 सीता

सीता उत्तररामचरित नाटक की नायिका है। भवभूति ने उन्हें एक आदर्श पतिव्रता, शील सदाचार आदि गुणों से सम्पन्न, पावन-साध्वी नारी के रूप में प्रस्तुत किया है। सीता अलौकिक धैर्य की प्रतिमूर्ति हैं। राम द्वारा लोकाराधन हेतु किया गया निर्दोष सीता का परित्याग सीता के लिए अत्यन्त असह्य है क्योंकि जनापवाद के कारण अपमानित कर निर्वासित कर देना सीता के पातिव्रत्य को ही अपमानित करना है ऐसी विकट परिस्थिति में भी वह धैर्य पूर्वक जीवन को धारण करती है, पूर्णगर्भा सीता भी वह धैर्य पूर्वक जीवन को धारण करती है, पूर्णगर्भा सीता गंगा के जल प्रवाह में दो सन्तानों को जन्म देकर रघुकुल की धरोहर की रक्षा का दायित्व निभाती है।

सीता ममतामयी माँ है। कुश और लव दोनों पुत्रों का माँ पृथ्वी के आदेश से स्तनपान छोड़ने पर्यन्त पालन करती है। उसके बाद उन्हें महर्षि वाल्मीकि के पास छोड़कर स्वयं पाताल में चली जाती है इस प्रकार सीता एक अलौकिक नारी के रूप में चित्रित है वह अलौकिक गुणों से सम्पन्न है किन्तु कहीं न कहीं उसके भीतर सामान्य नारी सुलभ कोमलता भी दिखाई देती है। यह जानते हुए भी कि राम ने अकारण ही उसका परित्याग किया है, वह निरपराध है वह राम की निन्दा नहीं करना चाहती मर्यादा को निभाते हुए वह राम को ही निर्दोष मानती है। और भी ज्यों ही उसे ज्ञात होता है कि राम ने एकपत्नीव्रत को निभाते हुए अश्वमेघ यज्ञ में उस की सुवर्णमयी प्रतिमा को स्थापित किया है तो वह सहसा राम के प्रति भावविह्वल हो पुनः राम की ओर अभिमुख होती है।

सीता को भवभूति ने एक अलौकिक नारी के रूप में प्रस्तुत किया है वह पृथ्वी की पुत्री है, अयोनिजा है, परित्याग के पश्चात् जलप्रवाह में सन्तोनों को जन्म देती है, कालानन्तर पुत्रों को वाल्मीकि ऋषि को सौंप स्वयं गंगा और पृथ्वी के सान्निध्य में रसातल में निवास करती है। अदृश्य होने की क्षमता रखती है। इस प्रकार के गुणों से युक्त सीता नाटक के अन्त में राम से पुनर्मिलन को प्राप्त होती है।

——

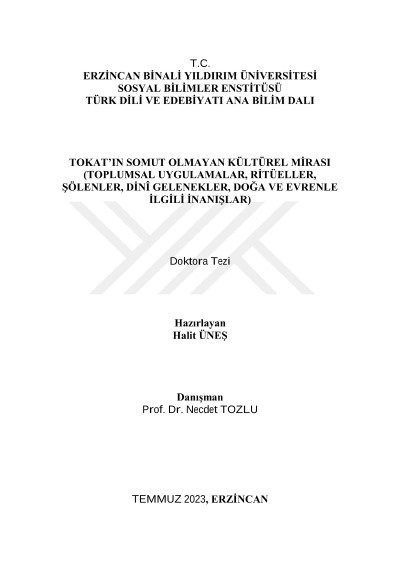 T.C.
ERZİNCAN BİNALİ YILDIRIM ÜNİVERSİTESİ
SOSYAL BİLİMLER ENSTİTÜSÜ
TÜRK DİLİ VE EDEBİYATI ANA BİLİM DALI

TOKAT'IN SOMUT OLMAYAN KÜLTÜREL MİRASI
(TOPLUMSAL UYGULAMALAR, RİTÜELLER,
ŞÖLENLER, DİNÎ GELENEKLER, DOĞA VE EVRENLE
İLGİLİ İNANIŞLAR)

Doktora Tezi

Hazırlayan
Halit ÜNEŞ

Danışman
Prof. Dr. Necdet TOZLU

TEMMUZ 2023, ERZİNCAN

——

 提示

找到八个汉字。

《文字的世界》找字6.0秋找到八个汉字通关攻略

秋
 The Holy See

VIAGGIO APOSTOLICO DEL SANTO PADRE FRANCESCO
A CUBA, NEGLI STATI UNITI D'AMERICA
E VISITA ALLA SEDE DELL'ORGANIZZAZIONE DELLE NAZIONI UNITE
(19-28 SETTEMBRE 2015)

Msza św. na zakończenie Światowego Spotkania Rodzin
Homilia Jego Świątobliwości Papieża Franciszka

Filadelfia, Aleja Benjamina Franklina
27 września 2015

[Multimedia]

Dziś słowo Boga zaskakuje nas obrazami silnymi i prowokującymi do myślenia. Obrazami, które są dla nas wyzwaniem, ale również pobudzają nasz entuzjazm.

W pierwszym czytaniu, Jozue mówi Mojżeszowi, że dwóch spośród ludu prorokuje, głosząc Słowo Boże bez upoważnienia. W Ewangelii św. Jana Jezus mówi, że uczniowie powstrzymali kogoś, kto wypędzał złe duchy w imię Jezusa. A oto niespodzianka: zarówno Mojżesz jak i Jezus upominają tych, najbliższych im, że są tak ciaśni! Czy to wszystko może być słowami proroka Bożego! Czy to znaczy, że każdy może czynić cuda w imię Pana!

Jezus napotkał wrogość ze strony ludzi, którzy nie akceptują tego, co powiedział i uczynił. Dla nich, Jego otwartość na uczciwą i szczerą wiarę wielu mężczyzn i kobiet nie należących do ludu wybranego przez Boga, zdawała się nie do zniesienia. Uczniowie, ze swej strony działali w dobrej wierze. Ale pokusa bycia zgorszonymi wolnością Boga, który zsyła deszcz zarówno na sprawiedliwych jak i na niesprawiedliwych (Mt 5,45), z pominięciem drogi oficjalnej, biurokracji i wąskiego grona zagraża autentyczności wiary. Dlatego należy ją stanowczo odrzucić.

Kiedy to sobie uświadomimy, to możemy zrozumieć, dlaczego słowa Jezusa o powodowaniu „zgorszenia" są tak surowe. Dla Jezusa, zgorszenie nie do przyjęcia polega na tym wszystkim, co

——

> AIM OF THE EXERCISE
Please give an exact copy of the lines above, beginning with the line containing "ERZİNCAN BİNALİ YILDIRIM ÜNİVERSİTESİ" and running through the line containing "TEMMUZ 2023, ERZİNCAN", and of no other lines.

> SOLUTION TO THIS TASK
ERZİNCAN BİNALİ YILDIRIM ÜNİVERSİTESİ
SOSYAL BİLİMLER ENSTİTÜSÜ
TÜRK DİLİ VE EDEBİYATI ANA BİLİM DALI

TOKAT'IN SOMUT OLMAYAN KÜLTÜREL MİRASI
(TOPLUMSAL UYGULAMALAR, RİTÜELLER,
ŞÖLENLER, DİNÎ GELENEKLER, DOĞA VE EVRENLE
İLGİLİ İNANIŞLAR)

Doktora Tezi

Hazırlayan
Halit ÜNEŞ

Danışman
Prof. Dr. Necdet TOZLU

TEMMUZ 2023, ERZİNCAN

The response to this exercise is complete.